— start of GIVEN TEXT —
I must say that I would of loved to have seen your first reply, although I totally understand your reasons for not sending it, it would have been interesting, in light of the experience that you have, to have seen your approach to investing. I might be wrong (and often am!) but I suspect that it might come down to a simple and straightforward strategy or key pointers to look for.
I also appreciate you sage comment on advice which runs in line with my own thinking and brings us full circle because I originally came across this site whilst trying to understand more clearly the financial risks of BTL property and where your posts were most helpful.
Kind regards
Colin

74
Guest Avatar
Guy Knapton 6th January, 2016 @ 12:47

Colin:
Thank you for your understanding despite some disappointment.
I fear I may be even longer in the tooth than you say you are, and you're right that, at my age, I do best what is simple and straightforward. I stress test, to use a modern term, every proposal I hear because one of my few certainties is that we have an irresistible urge to believe what we want to believe rather than what the facts are telling us. For example, I constantly hear that investment in property is gold at the end of the rainbow, which it's no such thing, but it is unquestionably a wise, even essential, component of any sound investment portfolio.
As for my simple approach, cash seems to be a poor investment so I only have available what I may need to cover an emergency or unforeseeable calls for cash. BTL is too much like hard work for too little reward, and property is too illiquid for me when, at my age, I may need cash quickly. I don't understand Gilts and other fixed interest stocks, or gold and currencies and stuff like that. So I'm left with the London SE. My modest portfolio of 21 shares, which consists of the usual suspects and a couple of more daring shares, pays me about 4%/year and its value broadly follows the FTSE 100 index. Over the long term I've done OK and kept my boat afloat. I'm not clever enough to speculate, so I trade seldom and BTH (buy to hold). This year I've lost money since May, as have most equity investors, but I don't care: I have faith in the longer-term future of the UK economy, which I expect to grow over this parliament above expectations.
In general, I use three main financial indicators to evaluate my equity portfolio or a particular share: the price/earnings ratio (P/E), the dividend yield and, for a particular share only, the sustainable growth rate. Lastly, I pray for a little luck without which few of us can succeed in any human endeavour.
— end of GIVEN TEXT —
— start of SOURCE MATERIAL —
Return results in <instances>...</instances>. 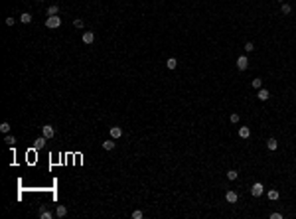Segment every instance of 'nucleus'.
<instances>
[{"instance_id":"obj_14","label":"nucleus","mask_w":296,"mask_h":219,"mask_svg":"<svg viewBox=\"0 0 296 219\" xmlns=\"http://www.w3.org/2000/svg\"><path fill=\"white\" fill-rule=\"evenodd\" d=\"M176 65H178V61H176L174 57H170L168 61H166V67H168V69H176Z\"/></svg>"},{"instance_id":"obj_17","label":"nucleus","mask_w":296,"mask_h":219,"mask_svg":"<svg viewBox=\"0 0 296 219\" xmlns=\"http://www.w3.org/2000/svg\"><path fill=\"white\" fill-rule=\"evenodd\" d=\"M103 148H105V150H113L115 142H113V140H107V142H103Z\"/></svg>"},{"instance_id":"obj_2","label":"nucleus","mask_w":296,"mask_h":219,"mask_svg":"<svg viewBox=\"0 0 296 219\" xmlns=\"http://www.w3.org/2000/svg\"><path fill=\"white\" fill-rule=\"evenodd\" d=\"M265 191V186L261 184V182H257V184H253V188H251V194L255 195V197H259V195H263Z\"/></svg>"},{"instance_id":"obj_18","label":"nucleus","mask_w":296,"mask_h":219,"mask_svg":"<svg viewBox=\"0 0 296 219\" xmlns=\"http://www.w3.org/2000/svg\"><path fill=\"white\" fill-rule=\"evenodd\" d=\"M40 217H42V219H52V213L46 211V209H40Z\"/></svg>"},{"instance_id":"obj_31","label":"nucleus","mask_w":296,"mask_h":219,"mask_svg":"<svg viewBox=\"0 0 296 219\" xmlns=\"http://www.w3.org/2000/svg\"><path fill=\"white\" fill-rule=\"evenodd\" d=\"M280 2H282V0H280Z\"/></svg>"},{"instance_id":"obj_21","label":"nucleus","mask_w":296,"mask_h":219,"mask_svg":"<svg viewBox=\"0 0 296 219\" xmlns=\"http://www.w3.org/2000/svg\"><path fill=\"white\" fill-rule=\"evenodd\" d=\"M237 176H239V174H237L235 170H229V172H227V178H229V180H237Z\"/></svg>"},{"instance_id":"obj_9","label":"nucleus","mask_w":296,"mask_h":219,"mask_svg":"<svg viewBox=\"0 0 296 219\" xmlns=\"http://www.w3.org/2000/svg\"><path fill=\"white\" fill-rule=\"evenodd\" d=\"M93 40H95V34L93 32H85L83 34V42L85 43H93Z\"/></svg>"},{"instance_id":"obj_11","label":"nucleus","mask_w":296,"mask_h":219,"mask_svg":"<svg viewBox=\"0 0 296 219\" xmlns=\"http://www.w3.org/2000/svg\"><path fill=\"white\" fill-rule=\"evenodd\" d=\"M257 97H259L261 101H267V99H268V91L261 87V89H259V93H257Z\"/></svg>"},{"instance_id":"obj_13","label":"nucleus","mask_w":296,"mask_h":219,"mask_svg":"<svg viewBox=\"0 0 296 219\" xmlns=\"http://www.w3.org/2000/svg\"><path fill=\"white\" fill-rule=\"evenodd\" d=\"M20 22H22V24H30V22H32V16H30L28 12H24V14L20 16Z\"/></svg>"},{"instance_id":"obj_15","label":"nucleus","mask_w":296,"mask_h":219,"mask_svg":"<svg viewBox=\"0 0 296 219\" xmlns=\"http://www.w3.org/2000/svg\"><path fill=\"white\" fill-rule=\"evenodd\" d=\"M57 12H59V8H57V6H49V8H47V16H55Z\"/></svg>"},{"instance_id":"obj_20","label":"nucleus","mask_w":296,"mask_h":219,"mask_svg":"<svg viewBox=\"0 0 296 219\" xmlns=\"http://www.w3.org/2000/svg\"><path fill=\"white\" fill-rule=\"evenodd\" d=\"M253 87H255V89H261V87H263V79H259V77H257V79H253Z\"/></svg>"},{"instance_id":"obj_27","label":"nucleus","mask_w":296,"mask_h":219,"mask_svg":"<svg viewBox=\"0 0 296 219\" xmlns=\"http://www.w3.org/2000/svg\"><path fill=\"white\" fill-rule=\"evenodd\" d=\"M271 219H282V213L280 211H274V213H271Z\"/></svg>"},{"instance_id":"obj_24","label":"nucleus","mask_w":296,"mask_h":219,"mask_svg":"<svg viewBox=\"0 0 296 219\" xmlns=\"http://www.w3.org/2000/svg\"><path fill=\"white\" fill-rule=\"evenodd\" d=\"M0 130H2V132H8V130H10V124L8 123H2V124H0Z\"/></svg>"},{"instance_id":"obj_29","label":"nucleus","mask_w":296,"mask_h":219,"mask_svg":"<svg viewBox=\"0 0 296 219\" xmlns=\"http://www.w3.org/2000/svg\"><path fill=\"white\" fill-rule=\"evenodd\" d=\"M6 26H14V18H12V16L6 18Z\"/></svg>"},{"instance_id":"obj_16","label":"nucleus","mask_w":296,"mask_h":219,"mask_svg":"<svg viewBox=\"0 0 296 219\" xmlns=\"http://www.w3.org/2000/svg\"><path fill=\"white\" fill-rule=\"evenodd\" d=\"M278 195H280V194H278V191L277 190H271V191H268V200H278Z\"/></svg>"},{"instance_id":"obj_12","label":"nucleus","mask_w":296,"mask_h":219,"mask_svg":"<svg viewBox=\"0 0 296 219\" xmlns=\"http://www.w3.org/2000/svg\"><path fill=\"white\" fill-rule=\"evenodd\" d=\"M55 213H57V217H65V215H67V207H65V205H57V211H55Z\"/></svg>"},{"instance_id":"obj_5","label":"nucleus","mask_w":296,"mask_h":219,"mask_svg":"<svg viewBox=\"0 0 296 219\" xmlns=\"http://www.w3.org/2000/svg\"><path fill=\"white\" fill-rule=\"evenodd\" d=\"M225 200L229 201V203H237L239 195H237V191H227V194H225Z\"/></svg>"},{"instance_id":"obj_8","label":"nucleus","mask_w":296,"mask_h":219,"mask_svg":"<svg viewBox=\"0 0 296 219\" xmlns=\"http://www.w3.org/2000/svg\"><path fill=\"white\" fill-rule=\"evenodd\" d=\"M239 136L241 138H249L251 136V129H249V126H241V129H239Z\"/></svg>"},{"instance_id":"obj_7","label":"nucleus","mask_w":296,"mask_h":219,"mask_svg":"<svg viewBox=\"0 0 296 219\" xmlns=\"http://www.w3.org/2000/svg\"><path fill=\"white\" fill-rule=\"evenodd\" d=\"M122 136V129L121 126H113L111 129V138H121Z\"/></svg>"},{"instance_id":"obj_3","label":"nucleus","mask_w":296,"mask_h":219,"mask_svg":"<svg viewBox=\"0 0 296 219\" xmlns=\"http://www.w3.org/2000/svg\"><path fill=\"white\" fill-rule=\"evenodd\" d=\"M42 132H43V136H46V138H53L55 130H53L52 124H43V126H42Z\"/></svg>"},{"instance_id":"obj_26","label":"nucleus","mask_w":296,"mask_h":219,"mask_svg":"<svg viewBox=\"0 0 296 219\" xmlns=\"http://www.w3.org/2000/svg\"><path fill=\"white\" fill-rule=\"evenodd\" d=\"M132 217H134V219H142V211H140V209L132 211Z\"/></svg>"},{"instance_id":"obj_6","label":"nucleus","mask_w":296,"mask_h":219,"mask_svg":"<svg viewBox=\"0 0 296 219\" xmlns=\"http://www.w3.org/2000/svg\"><path fill=\"white\" fill-rule=\"evenodd\" d=\"M46 140H47L46 136H40V138H36V140H34V148H36V150H40V148H43V144H46Z\"/></svg>"},{"instance_id":"obj_4","label":"nucleus","mask_w":296,"mask_h":219,"mask_svg":"<svg viewBox=\"0 0 296 219\" xmlns=\"http://www.w3.org/2000/svg\"><path fill=\"white\" fill-rule=\"evenodd\" d=\"M237 67H239L241 71H245V69L249 67V59H247V57H245V55H241L239 59H237Z\"/></svg>"},{"instance_id":"obj_19","label":"nucleus","mask_w":296,"mask_h":219,"mask_svg":"<svg viewBox=\"0 0 296 219\" xmlns=\"http://www.w3.org/2000/svg\"><path fill=\"white\" fill-rule=\"evenodd\" d=\"M4 142H6V144H10V146H14V144H16V138H14V136H10V134H8V136L4 138Z\"/></svg>"},{"instance_id":"obj_22","label":"nucleus","mask_w":296,"mask_h":219,"mask_svg":"<svg viewBox=\"0 0 296 219\" xmlns=\"http://www.w3.org/2000/svg\"><path fill=\"white\" fill-rule=\"evenodd\" d=\"M229 120H231V123H233V124H235V123H239V114H237V113H231Z\"/></svg>"},{"instance_id":"obj_10","label":"nucleus","mask_w":296,"mask_h":219,"mask_svg":"<svg viewBox=\"0 0 296 219\" xmlns=\"http://www.w3.org/2000/svg\"><path fill=\"white\" fill-rule=\"evenodd\" d=\"M267 146H268V150H277V148H278L277 138H268V140H267Z\"/></svg>"},{"instance_id":"obj_1","label":"nucleus","mask_w":296,"mask_h":219,"mask_svg":"<svg viewBox=\"0 0 296 219\" xmlns=\"http://www.w3.org/2000/svg\"><path fill=\"white\" fill-rule=\"evenodd\" d=\"M46 26L47 28H59L61 26V18L59 16H49V18L46 20Z\"/></svg>"},{"instance_id":"obj_28","label":"nucleus","mask_w":296,"mask_h":219,"mask_svg":"<svg viewBox=\"0 0 296 219\" xmlns=\"http://www.w3.org/2000/svg\"><path fill=\"white\" fill-rule=\"evenodd\" d=\"M245 49H247V52H253V49H255V46H253L251 42H247V43H245Z\"/></svg>"},{"instance_id":"obj_25","label":"nucleus","mask_w":296,"mask_h":219,"mask_svg":"<svg viewBox=\"0 0 296 219\" xmlns=\"http://www.w3.org/2000/svg\"><path fill=\"white\" fill-rule=\"evenodd\" d=\"M73 24H75V28H83V26H85V22H83L81 18H77L75 22H73Z\"/></svg>"},{"instance_id":"obj_23","label":"nucleus","mask_w":296,"mask_h":219,"mask_svg":"<svg viewBox=\"0 0 296 219\" xmlns=\"http://www.w3.org/2000/svg\"><path fill=\"white\" fill-rule=\"evenodd\" d=\"M282 14H290V12H292V8H290V6H288V4H282Z\"/></svg>"},{"instance_id":"obj_30","label":"nucleus","mask_w":296,"mask_h":219,"mask_svg":"<svg viewBox=\"0 0 296 219\" xmlns=\"http://www.w3.org/2000/svg\"><path fill=\"white\" fill-rule=\"evenodd\" d=\"M40 2H42V0H40Z\"/></svg>"}]
</instances>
— end of SOURCE MATERIAL —
**LIST OF TASKS**:
a - Answer these from the investing discussion:
(i) What was Colin originally trying to understand more clearly when he came across the site?
(ii) How many shares make up Guy Knapton's portfolio?
(iii) Which three main financial indicators does Guy Knapton use to evaluate his equity portfolio or a particular share?
b - Copy the investing discussion word for word from "Kind regards" up to and including "sound investment portfolio.".
Work from the investing discussion alone and leave the material aside.

**SOLVED TASKS**:
a -
(i) The financial risks of BTL property.
(ii) 21 shares.
(iii) The price/earnings ratio (P/E), the dividend yield and, for a particular share only, the sustainable growth rate.

b -
Kind regards
Colin

74
Guest Avatar
Guy Knapton 6th January, 2016 @ 12:47

Colin:
Thank you for your understanding despite some disappointment.
I fear I may be even longer in the tooth than you say you are, and you're right that, at my age, I do best what is simple and straightforward. I stress test, to use a modern term, every proposal I hear because one of my few certainties is that we have an irresistible urge to believe what we want to believe rather than what the facts are telling us. For example, I constantly hear that investment in property is gold at the end of the rainbow, which it's no such thing, but it is unquestionably a wise, even essential, component of any sound investment portfolio.